Jugendliche für die Pflege begeistern

Pflegekräfte abseits der Familie sollen durch die Etablierung einer Pflegelehre (Pflegeassistenz und Pflegefachassistenz) generiert werden. Die Schweiz, wo diese Ausbildung an zweiter Stelle der beliebteste Lehrberuf rangiert, gilt hier als Vorbild.

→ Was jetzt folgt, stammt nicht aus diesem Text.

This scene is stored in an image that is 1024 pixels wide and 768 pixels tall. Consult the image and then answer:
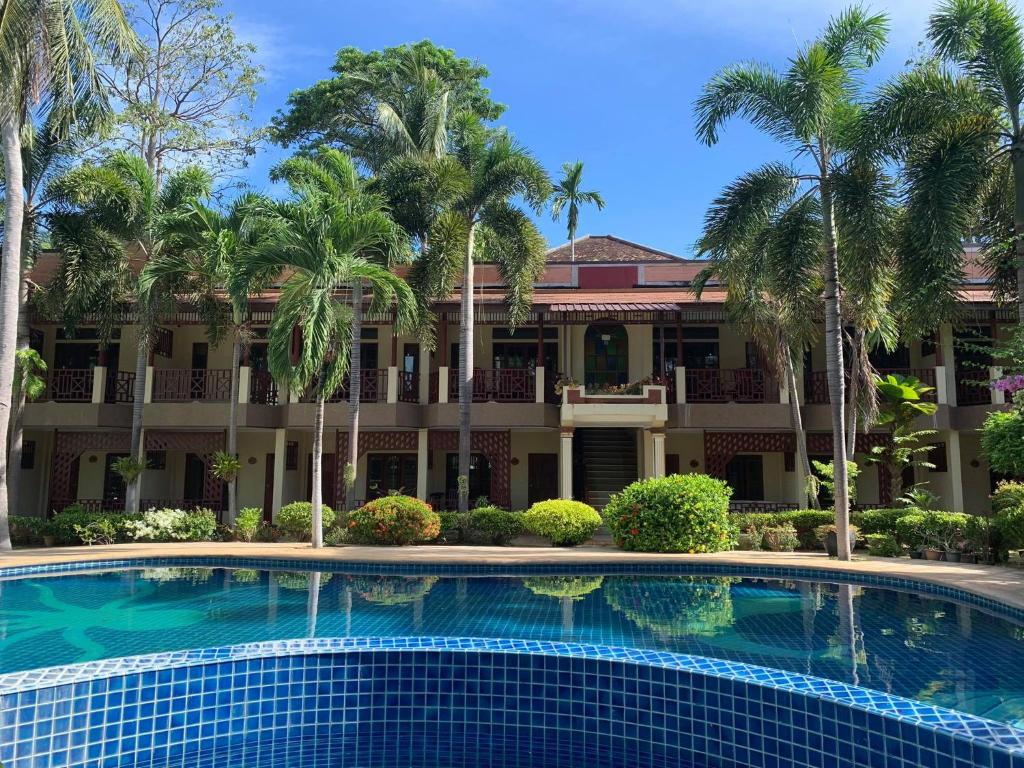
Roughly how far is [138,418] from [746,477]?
1627cm

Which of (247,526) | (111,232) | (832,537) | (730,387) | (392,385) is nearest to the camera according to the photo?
(832,537)

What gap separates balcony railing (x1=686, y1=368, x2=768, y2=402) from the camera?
1978 cm

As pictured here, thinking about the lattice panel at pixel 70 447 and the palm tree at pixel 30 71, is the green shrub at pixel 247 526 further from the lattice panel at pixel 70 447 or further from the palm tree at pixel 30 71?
the lattice panel at pixel 70 447

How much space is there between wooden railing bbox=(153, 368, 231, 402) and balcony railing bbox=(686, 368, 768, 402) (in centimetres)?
1215

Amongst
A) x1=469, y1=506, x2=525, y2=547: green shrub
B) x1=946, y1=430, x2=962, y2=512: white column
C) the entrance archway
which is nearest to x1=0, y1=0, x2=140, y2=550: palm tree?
x1=469, y1=506, x2=525, y2=547: green shrub

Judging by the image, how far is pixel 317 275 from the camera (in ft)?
45.3

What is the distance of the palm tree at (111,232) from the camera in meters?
17.3

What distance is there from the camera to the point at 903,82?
12648mm

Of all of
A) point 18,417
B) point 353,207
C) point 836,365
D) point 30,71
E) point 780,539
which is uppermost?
point 30,71

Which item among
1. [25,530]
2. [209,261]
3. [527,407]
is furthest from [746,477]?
[25,530]

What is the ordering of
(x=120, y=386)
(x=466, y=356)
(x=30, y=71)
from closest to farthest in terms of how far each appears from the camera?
(x=30, y=71)
(x=466, y=356)
(x=120, y=386)

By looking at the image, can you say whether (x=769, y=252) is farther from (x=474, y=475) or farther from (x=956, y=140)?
(x=474, y=475)

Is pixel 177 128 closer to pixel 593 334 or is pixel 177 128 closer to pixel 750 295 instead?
pixel 593 334

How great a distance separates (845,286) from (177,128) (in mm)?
20820
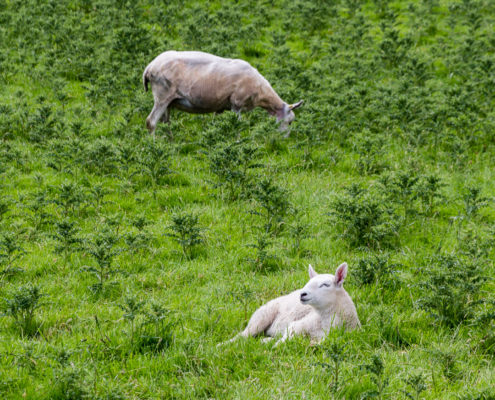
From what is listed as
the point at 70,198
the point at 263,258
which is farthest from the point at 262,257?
the point at 70,198

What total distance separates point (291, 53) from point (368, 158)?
8.09 m

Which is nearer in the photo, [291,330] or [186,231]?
[291,330]

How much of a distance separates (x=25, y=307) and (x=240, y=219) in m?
3.83

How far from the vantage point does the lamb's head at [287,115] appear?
41.6 ft

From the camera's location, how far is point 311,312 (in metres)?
5.79

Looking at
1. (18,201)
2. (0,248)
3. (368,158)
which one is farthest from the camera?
(368,158)

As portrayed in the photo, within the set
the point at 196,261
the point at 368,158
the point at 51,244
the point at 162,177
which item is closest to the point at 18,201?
the point at 51,244

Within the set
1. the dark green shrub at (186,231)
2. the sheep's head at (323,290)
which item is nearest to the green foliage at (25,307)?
the dark green shrub at (186,231)

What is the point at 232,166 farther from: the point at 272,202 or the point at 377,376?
the point at 377,376

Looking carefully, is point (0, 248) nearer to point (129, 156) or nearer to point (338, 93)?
point (129, 156)

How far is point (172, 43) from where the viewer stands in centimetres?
1683

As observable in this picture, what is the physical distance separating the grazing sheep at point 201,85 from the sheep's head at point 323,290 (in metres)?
7.25

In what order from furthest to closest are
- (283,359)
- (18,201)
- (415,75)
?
(415,75) → (18,201) → (283,359)

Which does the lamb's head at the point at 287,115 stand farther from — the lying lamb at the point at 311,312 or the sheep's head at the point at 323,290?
the sheep's head at the point at 323,290
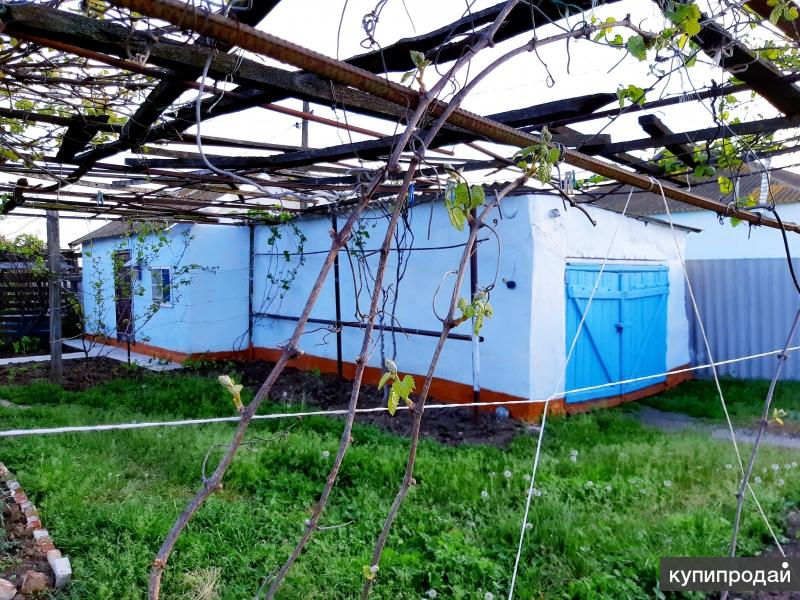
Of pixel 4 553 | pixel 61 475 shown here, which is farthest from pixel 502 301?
pixel 4 553

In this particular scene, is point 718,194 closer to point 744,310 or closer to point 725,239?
point 725,239

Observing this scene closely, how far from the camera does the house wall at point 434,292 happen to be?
20.8ft

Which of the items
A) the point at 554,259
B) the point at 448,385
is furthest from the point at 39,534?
the point at 554,259

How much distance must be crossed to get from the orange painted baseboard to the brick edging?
7.12 ft

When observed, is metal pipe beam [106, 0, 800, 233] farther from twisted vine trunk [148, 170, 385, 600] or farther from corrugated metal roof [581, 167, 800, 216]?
corrugated metal roof [581, 167, 800, 216]

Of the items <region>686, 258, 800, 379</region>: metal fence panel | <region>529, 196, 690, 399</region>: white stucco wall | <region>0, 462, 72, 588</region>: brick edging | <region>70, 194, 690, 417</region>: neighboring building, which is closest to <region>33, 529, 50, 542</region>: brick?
<region>0, 462, 72, 588</region>: brick edging

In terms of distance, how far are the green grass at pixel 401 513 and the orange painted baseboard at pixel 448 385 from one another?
99 centimetres

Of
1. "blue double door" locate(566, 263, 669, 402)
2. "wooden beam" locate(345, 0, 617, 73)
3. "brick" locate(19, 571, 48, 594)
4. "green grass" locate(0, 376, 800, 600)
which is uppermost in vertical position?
"wooden beam" locate(345, 0, 617, 73)

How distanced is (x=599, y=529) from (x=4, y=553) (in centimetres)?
302

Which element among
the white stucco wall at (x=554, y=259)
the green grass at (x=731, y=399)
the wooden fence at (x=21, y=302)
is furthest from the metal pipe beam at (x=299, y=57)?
the wooden fence at (x=21, y=302)

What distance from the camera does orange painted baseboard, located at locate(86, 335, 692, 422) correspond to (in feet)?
20.8

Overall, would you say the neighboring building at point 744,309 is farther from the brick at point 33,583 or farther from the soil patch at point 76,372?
the soil patch at point 76,372

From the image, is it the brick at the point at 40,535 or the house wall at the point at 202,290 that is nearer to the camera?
the brick at the point at 40,535

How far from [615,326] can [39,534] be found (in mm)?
6424
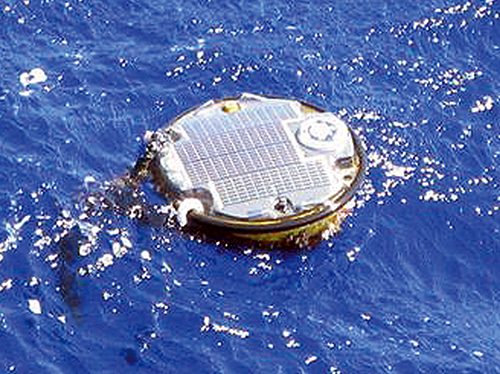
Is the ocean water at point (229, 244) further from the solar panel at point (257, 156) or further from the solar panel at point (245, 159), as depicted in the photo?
the solar panel at point (245, 159)

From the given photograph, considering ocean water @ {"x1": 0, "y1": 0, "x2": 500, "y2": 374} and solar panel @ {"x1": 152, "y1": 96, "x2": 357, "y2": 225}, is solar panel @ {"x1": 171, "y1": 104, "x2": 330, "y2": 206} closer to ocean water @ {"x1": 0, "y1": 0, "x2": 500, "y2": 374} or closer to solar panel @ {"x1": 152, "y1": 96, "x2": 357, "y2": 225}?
solar panel @ {"x1": 152, "y1": 96, "x2": 357, "y2": 225}

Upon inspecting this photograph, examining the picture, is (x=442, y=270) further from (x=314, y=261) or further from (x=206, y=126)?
(x=206, y=126)

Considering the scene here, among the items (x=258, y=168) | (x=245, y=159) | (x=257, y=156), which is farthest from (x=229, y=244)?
(x=257, y=156)

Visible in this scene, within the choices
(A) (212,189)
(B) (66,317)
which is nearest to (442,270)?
(A) (212,189)

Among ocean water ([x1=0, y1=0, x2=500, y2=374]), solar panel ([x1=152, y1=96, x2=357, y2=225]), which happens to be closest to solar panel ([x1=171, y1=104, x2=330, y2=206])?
solar panel ([x1=152, y1=96, x2=357, y2=225])

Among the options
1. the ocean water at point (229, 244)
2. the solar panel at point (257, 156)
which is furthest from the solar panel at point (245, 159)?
the ocean water at point (229, 244)

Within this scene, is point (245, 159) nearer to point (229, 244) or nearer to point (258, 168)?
point (258, 168)
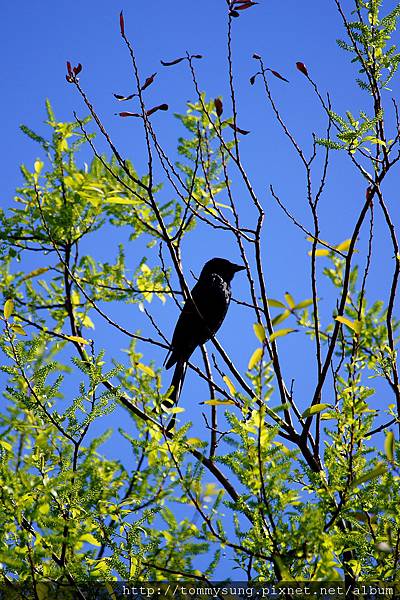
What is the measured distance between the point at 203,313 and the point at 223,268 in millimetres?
579

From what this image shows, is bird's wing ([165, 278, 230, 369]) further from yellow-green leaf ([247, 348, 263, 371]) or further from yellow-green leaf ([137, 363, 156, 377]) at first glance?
yellow-green leaf ([247, 348, 263, 371])

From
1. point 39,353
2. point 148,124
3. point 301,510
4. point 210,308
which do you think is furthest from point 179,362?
point 301,510

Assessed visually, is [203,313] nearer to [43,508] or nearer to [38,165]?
[38,165]

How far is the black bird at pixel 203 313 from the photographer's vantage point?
5.53 metres

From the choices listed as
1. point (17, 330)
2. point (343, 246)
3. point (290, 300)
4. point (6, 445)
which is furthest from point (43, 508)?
point (343, 246)

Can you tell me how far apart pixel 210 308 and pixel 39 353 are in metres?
3.09

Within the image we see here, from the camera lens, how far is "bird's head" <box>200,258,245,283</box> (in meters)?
6.21

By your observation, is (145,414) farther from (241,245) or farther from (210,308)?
(210,308)

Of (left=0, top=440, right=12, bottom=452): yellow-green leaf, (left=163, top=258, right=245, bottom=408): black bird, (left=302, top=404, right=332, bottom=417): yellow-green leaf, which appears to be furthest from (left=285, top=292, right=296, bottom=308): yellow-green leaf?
(left=163, top=258, right=245, bottom=408): black bird


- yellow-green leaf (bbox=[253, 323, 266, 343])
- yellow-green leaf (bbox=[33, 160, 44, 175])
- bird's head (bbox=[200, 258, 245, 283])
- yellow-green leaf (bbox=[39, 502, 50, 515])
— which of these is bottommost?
yellow-green leaf (bbox=[39, 502, 50, 515])

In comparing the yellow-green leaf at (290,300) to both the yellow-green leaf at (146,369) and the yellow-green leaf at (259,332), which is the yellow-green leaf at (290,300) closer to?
the yellow-green leaf at (259,332)

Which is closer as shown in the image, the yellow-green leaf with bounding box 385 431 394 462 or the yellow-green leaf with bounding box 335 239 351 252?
the yellow-green leaf with bounding box 385 431 394 462

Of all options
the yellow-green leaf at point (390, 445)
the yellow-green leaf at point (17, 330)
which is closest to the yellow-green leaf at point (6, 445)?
the yellow-green leaf at point (17, 330)

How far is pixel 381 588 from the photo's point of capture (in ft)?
8.24
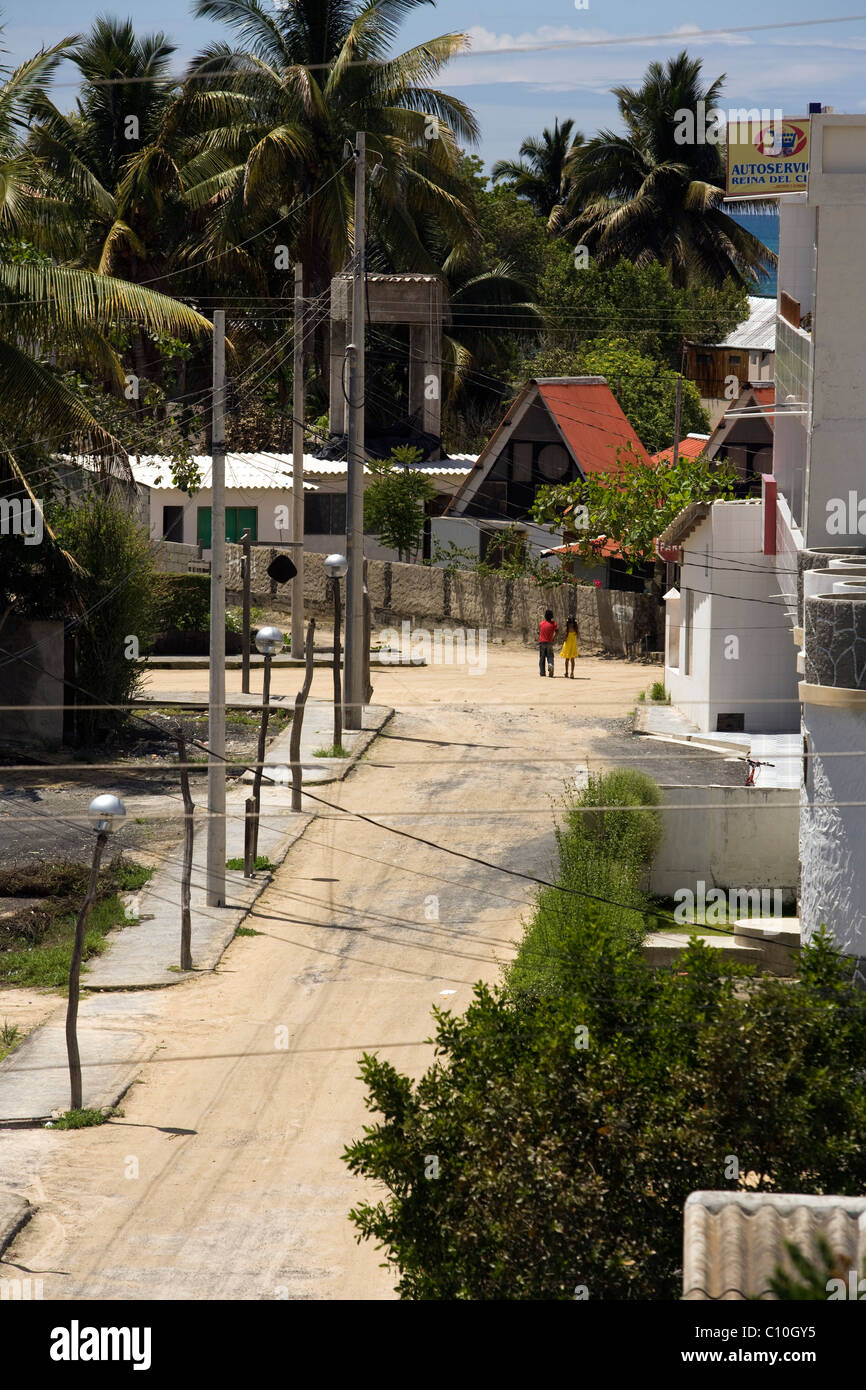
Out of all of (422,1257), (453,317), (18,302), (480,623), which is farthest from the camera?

Besonders Wolfgang Hattmannsdorfer setzt sich für diese Idee ein: „Mein Ziel ist, dass die Pflege von jungen Menschen als cool und wertvoll angesehen wird. Denn Fakt ist: Mehr zu pflegende Köpfe brauchen auch mehr pflegende Hände. Es braucht daher eine Pflegelehre, um ausreichend junge Menschen für den Pflegeberuf zu begeistern.“ Lobend hebt Hattmannsdorfer die Landwirtschaftlichen Fachschulen hervor, wo bereits Ausbildungen im Bereich der Pflege angeboten werden. Ähnliches könne er sich auch für andere Schultypen wie etwa die Handelsschulen (HAS) vorstellen.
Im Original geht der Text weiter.